Pointing to automotive connectivity, Di Ma, in an interview with Automotive News, believes criminal hacking attempts are a certainty. To date, most of the hacks have been by white hat researchers. It makes it hard to predict the outcome when real-world criminal hacks will occur in the future. Ma is a professor at the University of Michigan Transportation Research Institute.
Andre Weimerskirch, the Lear Corp.’s vice president of cybersecurity, said that while there are no concrete examples, security experts have some idea of what would attract hackers. The analysis is based on the currently perceived capabilities of hackers as well as the threats that other heavily networked industries have faced. As they say, money here is at the root of the problem. Physical attacks on cars would be conducted only by a small number of bad actors.

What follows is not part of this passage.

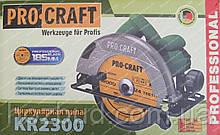 Циркулярная пила Procraft KR2300 (2,3 кВт, 2 круга в комплекте)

Since “safety-critical attacks don’t provide any obvious money return,” Weimerskirch wrote, cyberpunks will “try to find exploits that provide a financial return.” Weimerskirch made his observation in an email to the Automotive News. Here are the exploits cyberthugs might try:
- Cellphone cracking – Many devices – smartphones or tablets -- connect to a car’s systems via the USB port, making the device a part of the vehicle’s electronic universe. As part of the car’s Hackers could get into it and steal credit card and identity info. Also, the cyber-thieves could try to take over apps and, using location data, either access your home network and steal its information or break into your home, when you are not there. They can determine your schedule from your devices if you use them to store it.
- Easier vehicle theft – Cyber-crooks can easily open your car’s door locks and steal your car, without using a Slim Jim.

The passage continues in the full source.